Hardly can such a book be opened before there exists a mystic relationship with what is old, and even more so to the obscure. Far from leading us into a clear path of understanding, that same awkward and unsettling sentiment transfixes us and our thoughts drift back and forth upon the page until it is no longer the story to which we are attached, but the power of our imagination. It is only when we feel we need to know something that words become our greatest let down; they are but a means to the mysterious--for even among the driest of archaeological accounts there remains something so illuminating, not in what is being recounted, but what is being subsumed.
Perhaps we are all looking for a past, a future, but in the mere play of our imagination we get tangled up in words and ideas and brazenly call upon the world to believe them.
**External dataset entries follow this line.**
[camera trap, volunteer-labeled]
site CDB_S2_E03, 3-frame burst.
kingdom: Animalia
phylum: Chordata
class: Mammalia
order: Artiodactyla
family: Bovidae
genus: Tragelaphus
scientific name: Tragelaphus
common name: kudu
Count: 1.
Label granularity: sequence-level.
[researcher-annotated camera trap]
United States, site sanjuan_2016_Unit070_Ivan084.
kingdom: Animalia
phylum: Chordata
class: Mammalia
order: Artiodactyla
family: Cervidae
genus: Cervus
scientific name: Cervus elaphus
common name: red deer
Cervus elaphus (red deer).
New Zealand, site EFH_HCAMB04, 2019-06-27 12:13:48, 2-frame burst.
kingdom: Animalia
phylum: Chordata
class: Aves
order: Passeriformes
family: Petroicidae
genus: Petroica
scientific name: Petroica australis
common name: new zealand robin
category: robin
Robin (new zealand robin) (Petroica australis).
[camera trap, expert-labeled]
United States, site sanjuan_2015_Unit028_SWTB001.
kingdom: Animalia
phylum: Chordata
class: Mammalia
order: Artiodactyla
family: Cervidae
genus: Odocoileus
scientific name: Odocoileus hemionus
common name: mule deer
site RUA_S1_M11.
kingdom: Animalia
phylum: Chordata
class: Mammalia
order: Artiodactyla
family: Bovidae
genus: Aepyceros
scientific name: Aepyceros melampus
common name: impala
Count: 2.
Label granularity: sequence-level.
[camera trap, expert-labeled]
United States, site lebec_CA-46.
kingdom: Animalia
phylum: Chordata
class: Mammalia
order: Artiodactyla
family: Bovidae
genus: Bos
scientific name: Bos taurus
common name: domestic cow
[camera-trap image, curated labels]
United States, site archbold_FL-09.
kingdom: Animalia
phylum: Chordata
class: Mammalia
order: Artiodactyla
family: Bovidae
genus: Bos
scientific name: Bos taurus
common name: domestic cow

To set down words until the end of time, to read them as if they were etched upon stone, and not merely upon the flimsy invisible page of the mind, is to believe that there is no truth present in the world, because what we can capture and hold on to, is simply the truest sign of its degeneration.
I think the surest thing reading has taught me is not to know, but to encourage a first step, not to read, but to understand the relationship we have with silence. What are words in any case than visible fluctuations in light. Thoughts indeed are the same internal movement. Looking out the window or walking in the countryside is reading as well, but we are taught to be imperfect, to always need something to help us along. Reading is perhaps a symbolic gesture that we have completely forgotten the meaning of, completely lost to time through this jumble of words and ideas, something that once told us: look into the matter and wait.